In these posts I usually try to provide straightforward, common-sense advice, the kind of guidelines and principles that could be applied by writers at any stage of their careers. This month, let’s do something a little different.
Instead of a how-to, I’d like to present a how-in-the-world? — a type of knotty problem that can’t really be attacked by logic or solved by reason.
We all need to find the lines.
The line between confidence and arrogance. The line between thoughtful analysis and over-the-top obsessing. The line between listening to critique and reworking your MS to please others and not yourself. The line between persistence and pestering. The line between caution and fear. All of these are essential lines for writers to find for themselves. When you find them, it’s like turning on a light bulb. But they’re so hard to explain or define, and I can’t tell you where or how to find them. I can only tell you: they’re important.
An example. Finding the line between analysis and obsession is important if and when you get rejections back from agents on a partial or full manuscript. Looking at patterns is important, but spending hours or days or weeks parsing the sentence “I just didn’t connect with the material” isn’t a great use of your time.

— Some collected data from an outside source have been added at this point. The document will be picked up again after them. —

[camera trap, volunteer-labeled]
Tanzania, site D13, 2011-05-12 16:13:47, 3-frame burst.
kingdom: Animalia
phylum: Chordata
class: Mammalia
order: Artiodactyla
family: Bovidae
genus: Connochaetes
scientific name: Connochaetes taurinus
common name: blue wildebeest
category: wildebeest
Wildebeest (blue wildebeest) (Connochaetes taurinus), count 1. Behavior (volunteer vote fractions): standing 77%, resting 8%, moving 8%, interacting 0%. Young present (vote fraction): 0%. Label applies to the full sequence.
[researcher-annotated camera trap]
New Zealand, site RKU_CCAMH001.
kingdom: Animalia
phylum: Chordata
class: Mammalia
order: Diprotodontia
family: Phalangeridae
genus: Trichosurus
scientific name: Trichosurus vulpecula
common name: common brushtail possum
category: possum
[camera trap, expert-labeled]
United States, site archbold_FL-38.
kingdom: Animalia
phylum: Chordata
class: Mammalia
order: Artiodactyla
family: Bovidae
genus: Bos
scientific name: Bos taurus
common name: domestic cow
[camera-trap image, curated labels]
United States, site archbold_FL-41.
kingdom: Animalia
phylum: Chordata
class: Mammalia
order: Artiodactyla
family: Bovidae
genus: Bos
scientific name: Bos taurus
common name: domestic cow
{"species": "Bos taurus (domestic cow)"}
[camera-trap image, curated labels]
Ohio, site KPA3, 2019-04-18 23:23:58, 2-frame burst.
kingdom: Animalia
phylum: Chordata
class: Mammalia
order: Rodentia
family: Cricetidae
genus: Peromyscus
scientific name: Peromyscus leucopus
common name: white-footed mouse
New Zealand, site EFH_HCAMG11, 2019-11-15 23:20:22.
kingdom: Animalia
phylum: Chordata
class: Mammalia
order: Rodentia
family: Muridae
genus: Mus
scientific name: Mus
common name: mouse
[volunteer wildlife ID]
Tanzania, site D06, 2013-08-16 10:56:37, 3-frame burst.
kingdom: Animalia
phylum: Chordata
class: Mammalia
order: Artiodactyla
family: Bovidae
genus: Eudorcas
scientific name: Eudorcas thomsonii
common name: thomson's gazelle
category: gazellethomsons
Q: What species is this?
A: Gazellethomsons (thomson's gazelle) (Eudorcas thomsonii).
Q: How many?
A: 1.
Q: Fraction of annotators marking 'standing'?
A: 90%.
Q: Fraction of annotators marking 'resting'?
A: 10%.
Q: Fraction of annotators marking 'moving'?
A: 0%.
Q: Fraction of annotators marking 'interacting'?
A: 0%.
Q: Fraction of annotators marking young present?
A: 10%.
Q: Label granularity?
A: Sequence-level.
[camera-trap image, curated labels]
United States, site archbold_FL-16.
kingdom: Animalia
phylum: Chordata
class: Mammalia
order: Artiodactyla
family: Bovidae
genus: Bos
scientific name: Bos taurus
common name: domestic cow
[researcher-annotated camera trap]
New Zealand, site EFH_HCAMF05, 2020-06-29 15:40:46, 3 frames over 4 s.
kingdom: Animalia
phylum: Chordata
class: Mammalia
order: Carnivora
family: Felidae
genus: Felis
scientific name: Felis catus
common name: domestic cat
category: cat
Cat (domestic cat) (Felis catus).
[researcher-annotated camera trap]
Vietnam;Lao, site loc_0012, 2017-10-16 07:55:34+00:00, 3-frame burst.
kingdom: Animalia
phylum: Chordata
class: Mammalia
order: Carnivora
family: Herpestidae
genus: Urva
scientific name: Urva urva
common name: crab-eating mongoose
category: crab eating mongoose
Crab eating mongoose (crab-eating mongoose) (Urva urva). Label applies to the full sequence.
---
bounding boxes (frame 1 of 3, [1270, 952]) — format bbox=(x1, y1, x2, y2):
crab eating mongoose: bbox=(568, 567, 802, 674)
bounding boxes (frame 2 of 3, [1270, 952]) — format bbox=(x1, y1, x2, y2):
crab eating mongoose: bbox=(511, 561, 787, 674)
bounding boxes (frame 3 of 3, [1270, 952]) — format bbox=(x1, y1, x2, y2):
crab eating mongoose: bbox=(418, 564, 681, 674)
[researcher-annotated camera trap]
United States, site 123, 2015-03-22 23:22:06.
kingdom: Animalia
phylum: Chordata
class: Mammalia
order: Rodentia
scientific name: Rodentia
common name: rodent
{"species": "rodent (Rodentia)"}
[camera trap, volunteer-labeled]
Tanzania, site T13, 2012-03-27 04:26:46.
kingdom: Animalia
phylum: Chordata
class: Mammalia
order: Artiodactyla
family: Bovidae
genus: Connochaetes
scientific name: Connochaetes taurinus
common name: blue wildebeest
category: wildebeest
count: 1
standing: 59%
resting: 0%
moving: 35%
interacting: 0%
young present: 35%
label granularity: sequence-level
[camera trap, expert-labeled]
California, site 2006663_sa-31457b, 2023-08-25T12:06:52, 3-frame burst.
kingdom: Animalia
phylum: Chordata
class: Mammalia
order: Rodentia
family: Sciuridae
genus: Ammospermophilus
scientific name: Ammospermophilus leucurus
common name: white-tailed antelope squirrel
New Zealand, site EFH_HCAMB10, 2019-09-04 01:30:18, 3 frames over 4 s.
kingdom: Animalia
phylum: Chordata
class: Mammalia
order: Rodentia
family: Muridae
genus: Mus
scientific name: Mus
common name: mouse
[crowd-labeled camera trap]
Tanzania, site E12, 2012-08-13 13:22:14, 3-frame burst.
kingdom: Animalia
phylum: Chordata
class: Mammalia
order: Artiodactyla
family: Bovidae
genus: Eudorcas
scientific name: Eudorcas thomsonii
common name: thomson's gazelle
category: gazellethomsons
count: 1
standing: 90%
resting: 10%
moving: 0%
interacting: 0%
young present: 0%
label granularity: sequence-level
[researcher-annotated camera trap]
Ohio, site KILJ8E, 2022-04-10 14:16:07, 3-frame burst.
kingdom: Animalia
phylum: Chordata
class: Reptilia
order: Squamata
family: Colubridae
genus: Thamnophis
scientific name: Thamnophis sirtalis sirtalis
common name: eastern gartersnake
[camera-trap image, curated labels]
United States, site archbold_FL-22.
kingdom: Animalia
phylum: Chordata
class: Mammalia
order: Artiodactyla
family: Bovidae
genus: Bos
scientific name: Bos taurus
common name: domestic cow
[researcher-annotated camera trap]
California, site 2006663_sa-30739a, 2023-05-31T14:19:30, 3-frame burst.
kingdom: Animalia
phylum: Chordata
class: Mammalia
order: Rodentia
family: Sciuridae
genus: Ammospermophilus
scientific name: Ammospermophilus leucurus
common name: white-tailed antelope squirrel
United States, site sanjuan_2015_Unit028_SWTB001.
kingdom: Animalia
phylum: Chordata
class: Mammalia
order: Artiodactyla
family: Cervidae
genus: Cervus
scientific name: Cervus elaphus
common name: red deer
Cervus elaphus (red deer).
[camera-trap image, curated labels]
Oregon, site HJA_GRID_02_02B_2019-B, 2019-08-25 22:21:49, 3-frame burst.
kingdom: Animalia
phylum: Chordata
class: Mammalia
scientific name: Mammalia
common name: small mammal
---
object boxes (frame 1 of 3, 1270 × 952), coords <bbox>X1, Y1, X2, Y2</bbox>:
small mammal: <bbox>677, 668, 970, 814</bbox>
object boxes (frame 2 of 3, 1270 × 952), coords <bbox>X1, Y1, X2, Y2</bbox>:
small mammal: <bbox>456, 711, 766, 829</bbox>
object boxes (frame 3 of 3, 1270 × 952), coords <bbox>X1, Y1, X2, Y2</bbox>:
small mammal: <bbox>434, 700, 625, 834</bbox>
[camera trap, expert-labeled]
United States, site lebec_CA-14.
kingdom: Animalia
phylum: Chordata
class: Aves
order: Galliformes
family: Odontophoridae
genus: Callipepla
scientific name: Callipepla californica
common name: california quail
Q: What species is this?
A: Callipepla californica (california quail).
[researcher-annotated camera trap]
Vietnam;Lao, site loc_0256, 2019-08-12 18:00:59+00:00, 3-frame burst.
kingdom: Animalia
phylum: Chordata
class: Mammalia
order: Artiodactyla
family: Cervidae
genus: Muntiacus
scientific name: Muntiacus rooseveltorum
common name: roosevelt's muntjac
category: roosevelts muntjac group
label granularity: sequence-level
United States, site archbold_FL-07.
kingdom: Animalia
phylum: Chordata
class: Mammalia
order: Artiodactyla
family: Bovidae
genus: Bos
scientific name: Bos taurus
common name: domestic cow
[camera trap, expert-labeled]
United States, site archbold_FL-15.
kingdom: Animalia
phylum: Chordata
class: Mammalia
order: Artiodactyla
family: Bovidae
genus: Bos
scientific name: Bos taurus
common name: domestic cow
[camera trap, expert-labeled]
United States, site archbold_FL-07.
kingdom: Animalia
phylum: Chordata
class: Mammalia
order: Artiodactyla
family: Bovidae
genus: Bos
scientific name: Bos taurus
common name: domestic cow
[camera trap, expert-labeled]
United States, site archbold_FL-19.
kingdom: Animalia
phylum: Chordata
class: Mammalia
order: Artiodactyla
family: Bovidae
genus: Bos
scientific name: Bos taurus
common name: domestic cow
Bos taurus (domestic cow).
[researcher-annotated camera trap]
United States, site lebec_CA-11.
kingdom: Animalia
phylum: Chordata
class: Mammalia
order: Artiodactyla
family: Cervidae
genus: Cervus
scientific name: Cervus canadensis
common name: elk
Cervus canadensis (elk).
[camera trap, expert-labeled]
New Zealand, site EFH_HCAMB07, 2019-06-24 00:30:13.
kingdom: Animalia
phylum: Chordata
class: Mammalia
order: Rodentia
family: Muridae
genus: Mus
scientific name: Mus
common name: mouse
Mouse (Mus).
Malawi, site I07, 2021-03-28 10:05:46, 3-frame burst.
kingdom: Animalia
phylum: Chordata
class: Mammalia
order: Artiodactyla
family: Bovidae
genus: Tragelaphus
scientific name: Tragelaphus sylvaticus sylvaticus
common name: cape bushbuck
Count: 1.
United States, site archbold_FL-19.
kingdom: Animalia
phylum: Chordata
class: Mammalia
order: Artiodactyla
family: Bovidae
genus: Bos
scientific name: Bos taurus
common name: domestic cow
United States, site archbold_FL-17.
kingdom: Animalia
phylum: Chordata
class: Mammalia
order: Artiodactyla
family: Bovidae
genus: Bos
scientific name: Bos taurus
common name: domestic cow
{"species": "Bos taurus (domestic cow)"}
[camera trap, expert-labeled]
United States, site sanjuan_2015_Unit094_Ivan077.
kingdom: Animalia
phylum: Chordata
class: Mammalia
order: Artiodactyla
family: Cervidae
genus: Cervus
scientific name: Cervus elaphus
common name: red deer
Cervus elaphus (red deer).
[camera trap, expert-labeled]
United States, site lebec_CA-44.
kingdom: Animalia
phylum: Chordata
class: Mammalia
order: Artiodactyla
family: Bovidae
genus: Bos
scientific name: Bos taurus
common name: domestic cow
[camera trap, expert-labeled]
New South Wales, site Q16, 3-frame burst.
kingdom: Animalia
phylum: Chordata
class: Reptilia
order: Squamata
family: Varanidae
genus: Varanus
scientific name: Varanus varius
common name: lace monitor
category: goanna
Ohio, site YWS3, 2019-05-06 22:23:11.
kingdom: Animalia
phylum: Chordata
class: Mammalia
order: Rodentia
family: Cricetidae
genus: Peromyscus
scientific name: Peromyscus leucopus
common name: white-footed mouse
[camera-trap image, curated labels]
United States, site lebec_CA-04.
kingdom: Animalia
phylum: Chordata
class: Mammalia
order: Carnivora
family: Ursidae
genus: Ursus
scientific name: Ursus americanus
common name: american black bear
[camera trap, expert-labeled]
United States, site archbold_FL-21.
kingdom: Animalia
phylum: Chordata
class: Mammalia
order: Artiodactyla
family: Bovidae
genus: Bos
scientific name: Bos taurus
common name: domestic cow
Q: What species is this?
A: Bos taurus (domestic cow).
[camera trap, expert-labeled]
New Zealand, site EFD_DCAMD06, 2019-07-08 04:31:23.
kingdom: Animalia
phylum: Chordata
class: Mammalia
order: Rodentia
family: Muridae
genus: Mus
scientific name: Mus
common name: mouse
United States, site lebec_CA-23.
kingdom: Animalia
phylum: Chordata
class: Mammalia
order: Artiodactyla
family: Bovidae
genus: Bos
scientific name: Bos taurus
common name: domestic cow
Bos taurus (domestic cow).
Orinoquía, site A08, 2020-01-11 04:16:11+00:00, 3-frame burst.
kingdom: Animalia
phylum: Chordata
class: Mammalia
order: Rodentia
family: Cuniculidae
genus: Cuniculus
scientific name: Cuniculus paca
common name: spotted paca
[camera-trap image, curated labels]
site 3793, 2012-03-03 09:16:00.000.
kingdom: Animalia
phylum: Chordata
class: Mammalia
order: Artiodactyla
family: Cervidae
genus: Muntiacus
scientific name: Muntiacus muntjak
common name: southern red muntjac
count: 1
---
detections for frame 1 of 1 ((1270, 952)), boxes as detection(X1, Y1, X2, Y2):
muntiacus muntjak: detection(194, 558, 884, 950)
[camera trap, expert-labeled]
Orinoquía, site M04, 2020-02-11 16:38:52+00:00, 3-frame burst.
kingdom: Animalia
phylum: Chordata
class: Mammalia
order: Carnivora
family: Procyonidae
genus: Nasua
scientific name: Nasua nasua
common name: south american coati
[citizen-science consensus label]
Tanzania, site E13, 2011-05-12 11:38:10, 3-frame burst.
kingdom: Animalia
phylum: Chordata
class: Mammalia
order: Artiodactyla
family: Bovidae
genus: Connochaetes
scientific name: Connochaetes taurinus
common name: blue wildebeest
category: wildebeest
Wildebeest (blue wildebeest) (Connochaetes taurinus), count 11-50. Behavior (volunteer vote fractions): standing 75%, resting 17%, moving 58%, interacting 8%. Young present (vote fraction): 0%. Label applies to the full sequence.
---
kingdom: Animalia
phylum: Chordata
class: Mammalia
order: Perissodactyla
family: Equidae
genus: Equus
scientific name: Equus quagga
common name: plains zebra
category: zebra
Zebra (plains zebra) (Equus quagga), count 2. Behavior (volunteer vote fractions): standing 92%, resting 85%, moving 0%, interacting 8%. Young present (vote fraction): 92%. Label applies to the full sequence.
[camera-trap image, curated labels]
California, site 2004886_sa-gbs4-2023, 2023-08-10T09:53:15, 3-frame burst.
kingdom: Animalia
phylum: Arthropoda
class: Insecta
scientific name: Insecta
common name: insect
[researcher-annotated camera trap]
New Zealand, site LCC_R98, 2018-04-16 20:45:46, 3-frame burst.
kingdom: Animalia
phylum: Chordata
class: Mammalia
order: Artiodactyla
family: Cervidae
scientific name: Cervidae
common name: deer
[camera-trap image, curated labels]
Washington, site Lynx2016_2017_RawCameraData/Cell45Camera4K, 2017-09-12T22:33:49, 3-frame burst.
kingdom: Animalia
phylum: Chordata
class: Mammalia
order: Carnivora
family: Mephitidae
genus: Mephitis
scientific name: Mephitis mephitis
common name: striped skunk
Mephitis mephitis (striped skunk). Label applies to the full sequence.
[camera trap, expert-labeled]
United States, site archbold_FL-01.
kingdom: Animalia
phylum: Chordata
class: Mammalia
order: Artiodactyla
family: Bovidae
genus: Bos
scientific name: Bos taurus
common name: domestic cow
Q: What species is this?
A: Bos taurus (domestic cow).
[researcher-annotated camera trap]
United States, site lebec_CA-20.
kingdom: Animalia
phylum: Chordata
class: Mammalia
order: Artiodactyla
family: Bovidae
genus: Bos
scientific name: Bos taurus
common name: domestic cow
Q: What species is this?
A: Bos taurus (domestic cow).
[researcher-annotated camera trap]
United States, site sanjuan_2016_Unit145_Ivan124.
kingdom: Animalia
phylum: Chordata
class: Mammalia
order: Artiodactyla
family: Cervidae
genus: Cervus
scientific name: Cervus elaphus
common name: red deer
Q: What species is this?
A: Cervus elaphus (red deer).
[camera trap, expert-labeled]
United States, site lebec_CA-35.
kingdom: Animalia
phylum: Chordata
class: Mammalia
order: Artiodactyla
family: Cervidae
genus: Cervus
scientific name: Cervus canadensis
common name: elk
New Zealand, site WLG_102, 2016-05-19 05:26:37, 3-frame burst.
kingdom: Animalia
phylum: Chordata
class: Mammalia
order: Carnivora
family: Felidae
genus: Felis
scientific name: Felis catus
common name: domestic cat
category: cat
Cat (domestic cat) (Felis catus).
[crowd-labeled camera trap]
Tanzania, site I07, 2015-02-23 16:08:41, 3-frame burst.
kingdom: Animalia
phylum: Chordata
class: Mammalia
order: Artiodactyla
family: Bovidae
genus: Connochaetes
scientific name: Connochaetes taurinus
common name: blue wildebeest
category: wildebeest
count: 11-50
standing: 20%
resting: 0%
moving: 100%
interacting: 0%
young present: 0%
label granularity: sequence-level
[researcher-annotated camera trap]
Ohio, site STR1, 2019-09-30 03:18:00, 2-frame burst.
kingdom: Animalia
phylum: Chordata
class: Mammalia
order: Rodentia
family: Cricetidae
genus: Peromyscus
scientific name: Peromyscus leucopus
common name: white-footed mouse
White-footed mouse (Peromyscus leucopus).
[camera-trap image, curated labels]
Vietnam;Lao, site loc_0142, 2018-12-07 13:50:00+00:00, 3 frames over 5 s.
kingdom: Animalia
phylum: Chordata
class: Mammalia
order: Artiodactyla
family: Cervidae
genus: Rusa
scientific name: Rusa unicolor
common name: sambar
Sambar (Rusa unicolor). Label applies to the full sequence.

But I can’t give you a rule or guideline for how much is too much, nor do I really know what was going through the agent’s head when she wrote those words. She might have made it through five pages or 50. She might have spent three minutes or three hours wondering what to say to you. I can tell you that you’ll never know the answer and I can tell you you shouldn’t write back to ask for more detail, but I can tell you that you’ll be happier and healthier when you figure out where the line is, for you, beyond which you put those words out of your mind and turn your attention to something else entirely.
I can tell you what. I can’t tell you how.
The line between confidence and arrogance is also essential to find. Because you need confidence. Absolutely need it. You won’t get by, either before publication or after, if you can’t find some core of confidence within yourself that enables you to say I am a good writer and my book is worth reading. But there is so little space between the confidence of I’m a great writer with a great book and the arrogance of Anyone who doesn’t see that is a fool, and arrogance is both unappealing and not really useful. One side of the line will raise you up, and the other side of the line will rip you up. And it’s so hard to explain what the difference is.
So, WU’ers, how do you do it? How do you find the lines for yourselves?